Just thought i should add one more detail: the subscript indices here are related to the fact that the material this derivation refers to is anisotropic - ie properties vary in different directions.

However this shouldn't drastically effect the outcome here.

3. Sep 19, 2008

### Mapes

I'm with you up to here, but this can't be correct; you can't integrate and be left with $d\sigma$. Shouldn't the last term be

$$\int^{\sigma_2}_{\sigma_1} \left(\frac{\partial{S_{i}}}{\partial{\sigma}}\right)_{H,E,T}d\sigma\,\mathrm{?}$$

It seems like you could move forward by expanding as

$$\left(\frac{\partial{S_{i}}}{\partial{\sigma}}\right)=\left(\frac{\partial{S_{i}}}{\partial{\theta}}\right)\left(\frac{\partial \theta}{\partial{\sigma}}\right)$$

where the first quantity is related to thermal expansion and the second to heat capacity. Does this help?

4. Sep 19, 2008

### atyy

I haven't the foggiest idea really - my feeling is that an equation of state is being used - like PV=nRT for an ideal gas. Perhaps some context may help? What are the titles of the book and chapter? What is the final goal of the derivation?

5. Sep 19, 2008

### Count Iblis

Euler's theorem for homogeneous functions is used here, see here for a similar problem:

Note that you should call H the magnetization (commonly denoted by M), E the electric polarization (commonly denoted by P).

6. Sep 19, 2008

### stephen_E

Hi guys I can confirm that the formulae I have given are correct; there is another derivation in the same book where the guy uses a very similar approach but this time on an isothermal not adiabatic problem.
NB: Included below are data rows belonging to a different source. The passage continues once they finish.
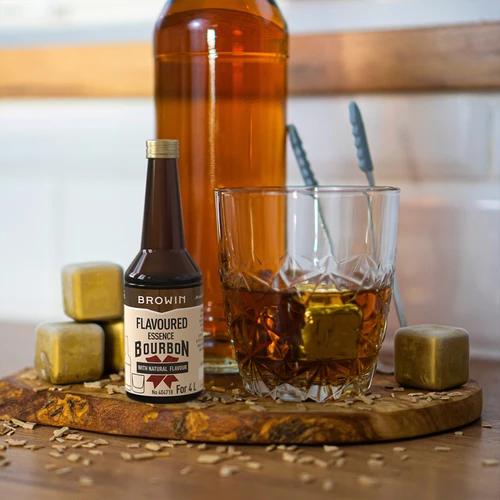 Bourbonessens med smak 40 ml - 7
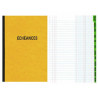 Registre standard elve piqué a4 210x297mm échéancier 100 pages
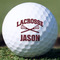 Lacrosse Golf Ball - Branded - Front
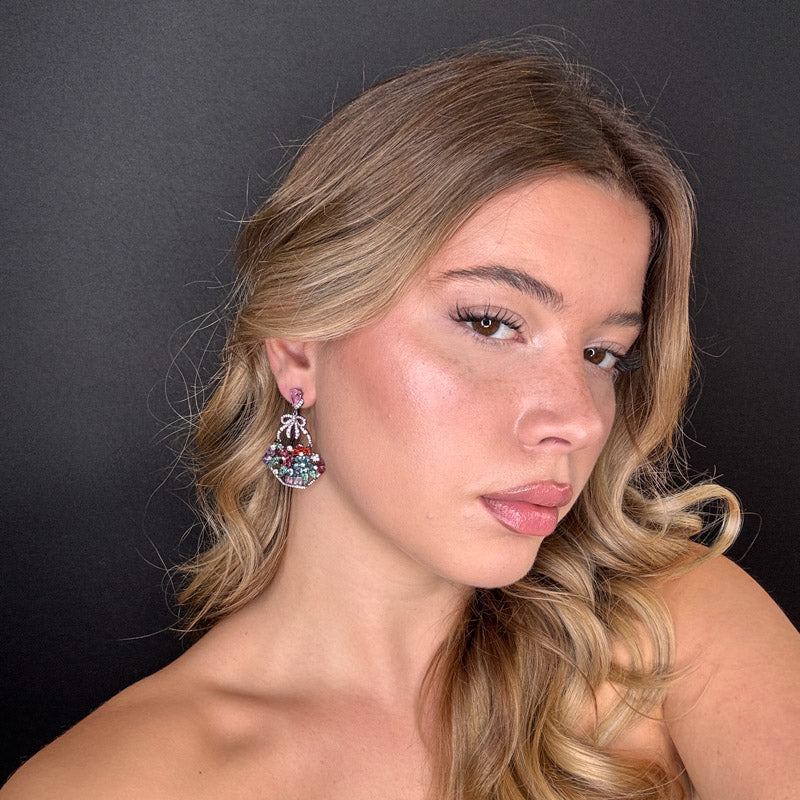 Palestro Milano Cestini con Fiorellini Cristallo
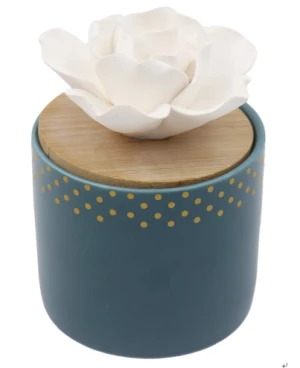 New Flower Ceramic Aromatherapy Jar Bedroom Aromatherapy Jar221-218656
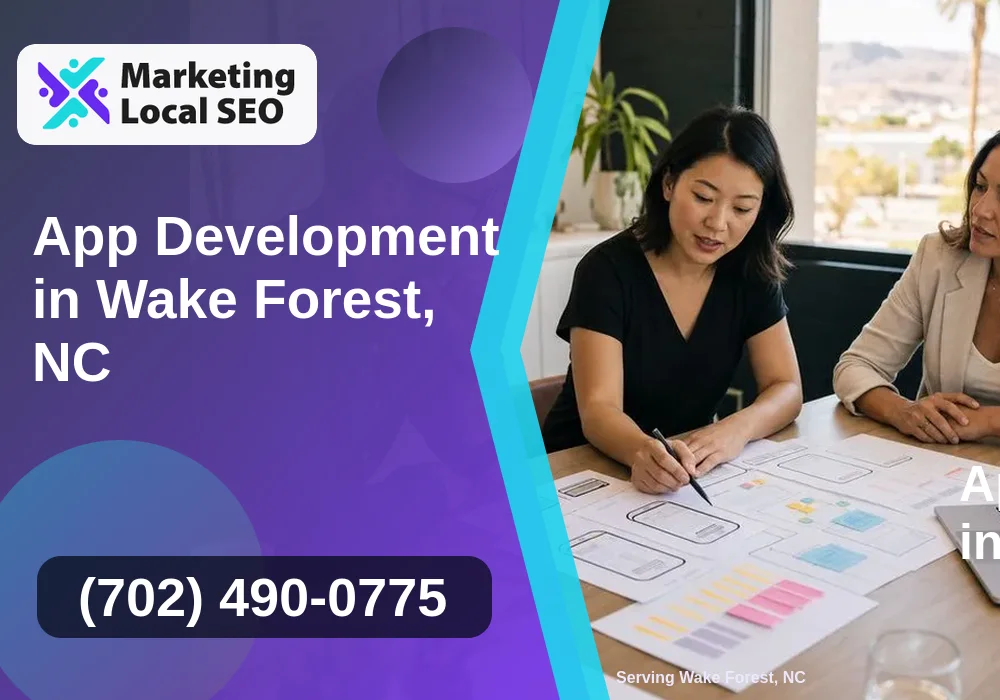 App Development in Wake Forest, NC App Development in Wake Forest, NC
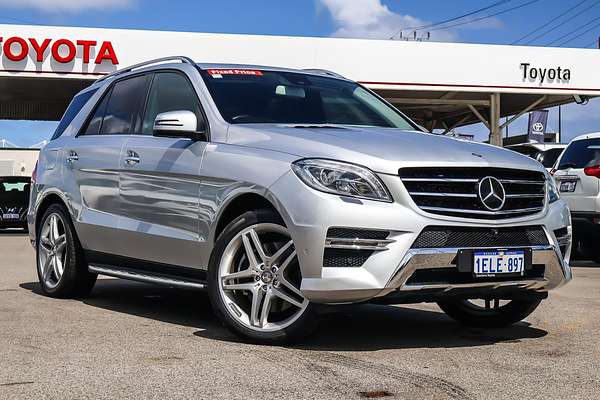 2014 Mercedes-Benz M-Class ML400 W166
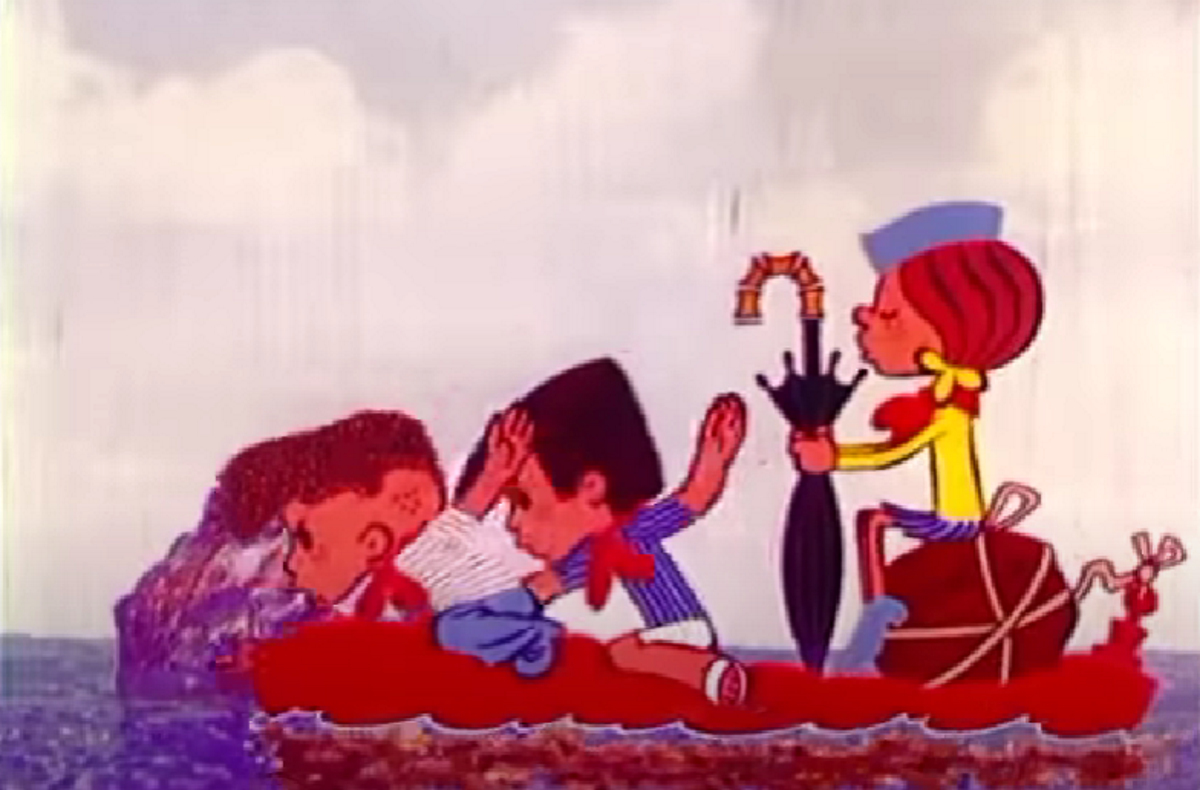 Обложка: кадр из мультфильма «Сокровища затонувших кораблей» (1973)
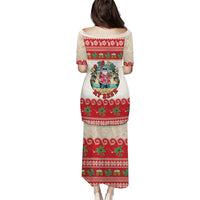 Mele Kalikimaka Hawaii Puletasi Funny Beer-Loving Santa Hawaiian Tropical - Polynesian Pride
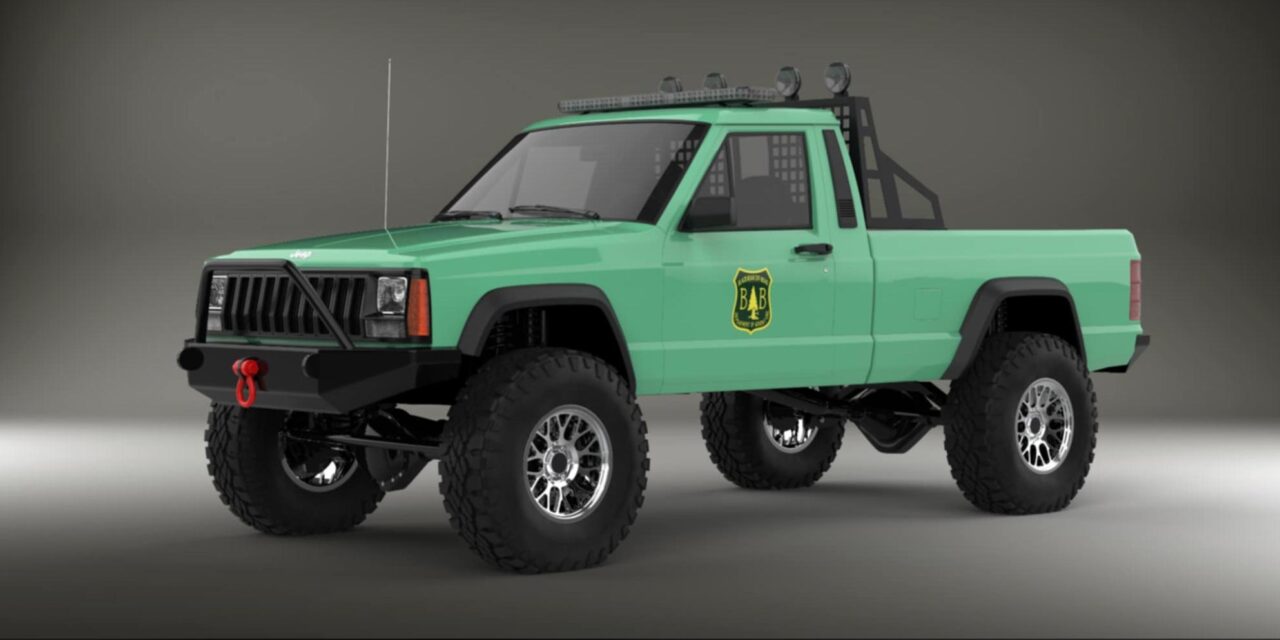 Jeep Comanche – 2025 SEMA build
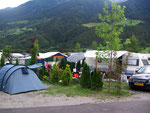 Camping Sägemühle - Stelvio - IT  Premiumplatz hahaha - 2008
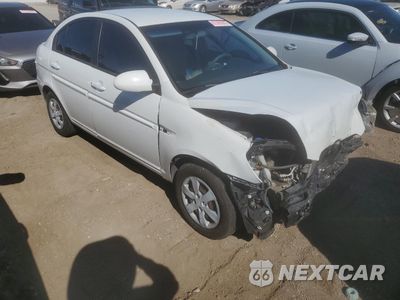 Czwarte zdjęcie samochodu z boku: 2009 HYUNDAI ACCENT GLS VIN:KMHCN46C89U289198 - miniatura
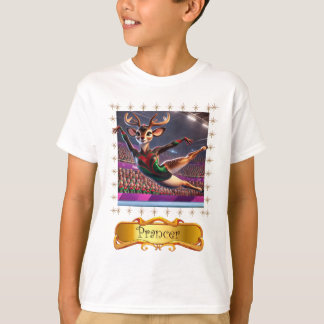 T-shirt Prancer's Leap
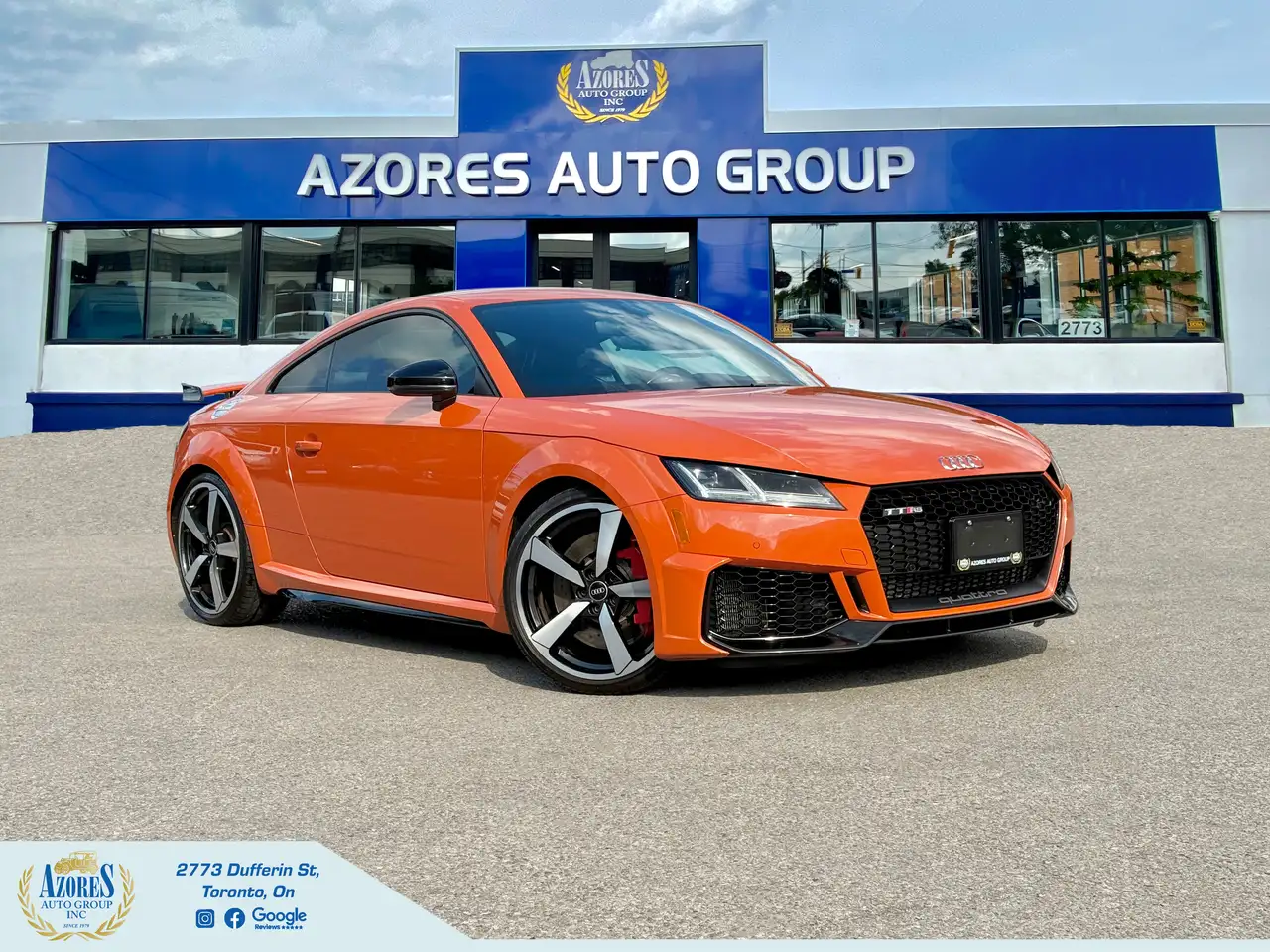 2021 Audi TT RS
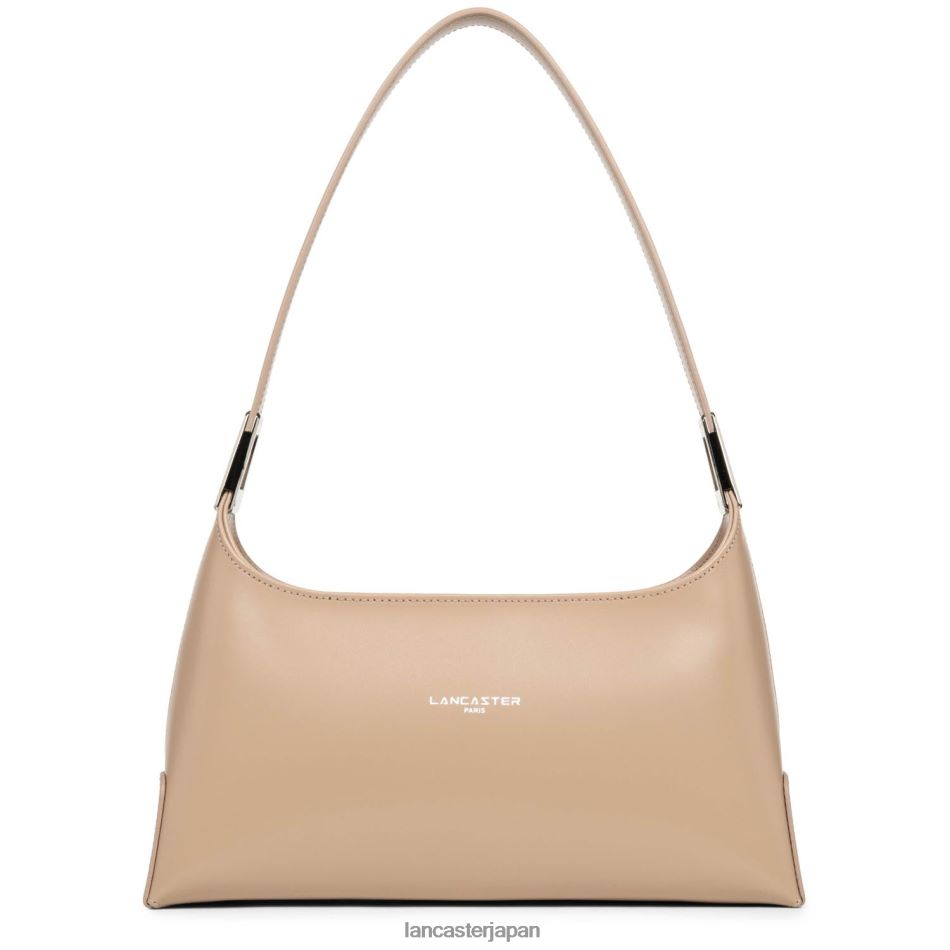 バッグ Lancaster Paris m バゲットバッグ スワーブエース ヌード 女性 VB8ZLR431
I'm assuming that he wouldn't make the same mistake twice; furthermore if you can't preform the step ive outlined here you cannot prove the fundamental equations of piezoelectricity which would be a major showstopper!

The book in question is "Principles of Acoustics" Volume IA, edited by Warren P Mason, published by Academic Press - its very old though (c. 1950's)!

Many thanks for your reply Count Iblis, ill look into this Euler's theorem business. It sounds like it could be just the key to solving this.